Sunday, March 21, 2010

THE SUPERNATURAL ELEMENT IN SHAKESPEARE

Shakespeare makes an effective use of the popular superstitious and beliefs his time in many of his plays. Belief in the supernatural and wonder at the inexplicable mysteries of death was largely shared by the Elizabethans. Shakespeare is said to have introduced the supernatural elements in his plays in order to cater to the tastes of his audience. One would wonder at the way in which he blends the natural and the supernatural elements in the plays like The Tempest.
Attempts to depict supernatural beings rarely succeed. Sometimes the characters are merely beings to whom human instincts and feelings are attributed, and who are therefore not supernatural at all. Some times they are allegorical figures, expressionless, and impersonal. Sometimes they are a jumble of inconsistent elements : the author’s imagination, working outside the sphere of nature, has lost its bearings altogether.
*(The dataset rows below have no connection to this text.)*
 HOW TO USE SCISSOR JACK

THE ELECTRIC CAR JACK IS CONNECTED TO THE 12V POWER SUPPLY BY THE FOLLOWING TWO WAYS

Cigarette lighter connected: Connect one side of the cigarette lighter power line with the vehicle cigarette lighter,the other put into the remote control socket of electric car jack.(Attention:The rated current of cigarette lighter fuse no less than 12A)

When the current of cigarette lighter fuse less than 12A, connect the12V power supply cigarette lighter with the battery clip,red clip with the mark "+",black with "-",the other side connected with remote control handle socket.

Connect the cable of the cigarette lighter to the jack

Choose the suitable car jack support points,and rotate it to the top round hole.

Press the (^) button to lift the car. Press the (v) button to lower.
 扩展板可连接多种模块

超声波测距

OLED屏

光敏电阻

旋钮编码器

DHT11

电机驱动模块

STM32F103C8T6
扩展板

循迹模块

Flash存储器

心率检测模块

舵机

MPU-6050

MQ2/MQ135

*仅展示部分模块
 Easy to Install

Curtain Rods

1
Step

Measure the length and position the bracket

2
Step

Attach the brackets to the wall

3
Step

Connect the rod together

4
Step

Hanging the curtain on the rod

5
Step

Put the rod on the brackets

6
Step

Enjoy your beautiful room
None of these faults are seen in the delineation of Ariel and Caliban in The Tempest.
In introducing the witches, Shakespeare adopted a popular dramatic convention. The Elizabethans believed in the existence of witches and considered the evil creatures. Shakespeare has transformed the most common place devices into tools of great dramatic value.
The role of witches is therefore very important. It presents comprehensively, the author’s vision of evil. In this play, Shakespeare has treated the supernatural in two ways : They are (i) the human with supernatural powers (Prospero) and (ii) the supernatural beings (Ariel and his spirits). As the supernatural element is predominant, it has a strange effect on the nature of the play. There is no scope for the development of character even though the plot is developed.
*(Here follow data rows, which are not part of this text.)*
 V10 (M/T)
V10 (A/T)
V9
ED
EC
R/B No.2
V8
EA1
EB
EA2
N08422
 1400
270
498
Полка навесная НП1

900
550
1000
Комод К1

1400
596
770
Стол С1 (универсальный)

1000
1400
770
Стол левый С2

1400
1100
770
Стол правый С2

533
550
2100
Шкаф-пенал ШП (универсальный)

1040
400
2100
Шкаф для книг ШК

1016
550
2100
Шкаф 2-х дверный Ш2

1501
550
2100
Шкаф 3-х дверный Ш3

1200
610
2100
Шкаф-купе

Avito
In Macbeth, the supernatural element acts as the instrument of darkness (and talks in a double sense). The philosophy of the witches is ‘fair is foul and foul is fair’ and we find that atmosphere in the whole play. The play opens with the supernatural and the conversation of the witches spells a darkness over the entire play.
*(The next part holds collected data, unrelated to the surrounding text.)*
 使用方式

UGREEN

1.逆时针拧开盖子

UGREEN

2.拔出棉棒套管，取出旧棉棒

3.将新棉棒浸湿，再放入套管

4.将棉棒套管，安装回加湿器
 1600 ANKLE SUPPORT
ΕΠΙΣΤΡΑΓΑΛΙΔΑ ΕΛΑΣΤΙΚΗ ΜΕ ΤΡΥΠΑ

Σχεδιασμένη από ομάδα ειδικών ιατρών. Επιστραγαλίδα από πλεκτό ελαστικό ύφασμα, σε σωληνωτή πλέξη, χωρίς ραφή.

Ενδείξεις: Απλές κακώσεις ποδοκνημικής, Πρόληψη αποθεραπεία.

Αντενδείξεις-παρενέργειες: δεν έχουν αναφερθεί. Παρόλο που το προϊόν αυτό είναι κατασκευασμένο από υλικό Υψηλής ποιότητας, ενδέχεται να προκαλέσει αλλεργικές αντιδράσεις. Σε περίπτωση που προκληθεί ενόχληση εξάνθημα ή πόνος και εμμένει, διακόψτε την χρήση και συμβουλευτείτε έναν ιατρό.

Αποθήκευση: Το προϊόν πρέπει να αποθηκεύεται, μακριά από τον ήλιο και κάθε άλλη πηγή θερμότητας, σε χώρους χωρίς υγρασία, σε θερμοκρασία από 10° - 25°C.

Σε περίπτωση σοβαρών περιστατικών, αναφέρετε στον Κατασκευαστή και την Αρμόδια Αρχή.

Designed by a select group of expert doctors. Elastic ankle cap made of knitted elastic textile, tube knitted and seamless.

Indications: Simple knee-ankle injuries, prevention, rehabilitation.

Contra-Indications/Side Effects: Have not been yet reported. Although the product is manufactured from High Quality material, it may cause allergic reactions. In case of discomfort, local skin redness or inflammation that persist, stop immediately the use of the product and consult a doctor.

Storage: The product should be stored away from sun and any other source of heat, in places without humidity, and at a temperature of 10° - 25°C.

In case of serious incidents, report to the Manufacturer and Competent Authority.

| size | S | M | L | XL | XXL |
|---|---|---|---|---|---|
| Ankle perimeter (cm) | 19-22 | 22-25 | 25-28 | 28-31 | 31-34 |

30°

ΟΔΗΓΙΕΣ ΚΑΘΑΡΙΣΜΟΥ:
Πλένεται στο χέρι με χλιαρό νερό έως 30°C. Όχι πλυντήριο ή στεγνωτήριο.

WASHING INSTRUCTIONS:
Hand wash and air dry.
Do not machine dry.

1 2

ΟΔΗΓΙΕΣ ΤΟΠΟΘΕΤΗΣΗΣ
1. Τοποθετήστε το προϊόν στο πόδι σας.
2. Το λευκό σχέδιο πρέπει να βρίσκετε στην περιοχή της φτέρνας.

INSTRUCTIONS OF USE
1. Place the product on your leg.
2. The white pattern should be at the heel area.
The supernatural in Hamlet fills the whole play with a deep mystery. It diffuses an atmosphere of awe through which the tragedy looms more impressive. It is a reminder of the existence and immanence of the more things in heaven and earth than are dreamt of in our every day philosophy. The ghost in Hamlet is a representative of that hidden ultimate power which rules the universe and the messenger of divine justice. Unlike the ghost in Macbeth and Julius Caesar, the ghost in this play is not the hallucination of a single individual. It is objective and has a “real existence outside the sphere of hallucination”.
Shakespeare has created the supernatural element out of the existing Elizabethan Tradition, by selecting, improving, omitting the ridicules, loathsome, heightening and refining popular superstition.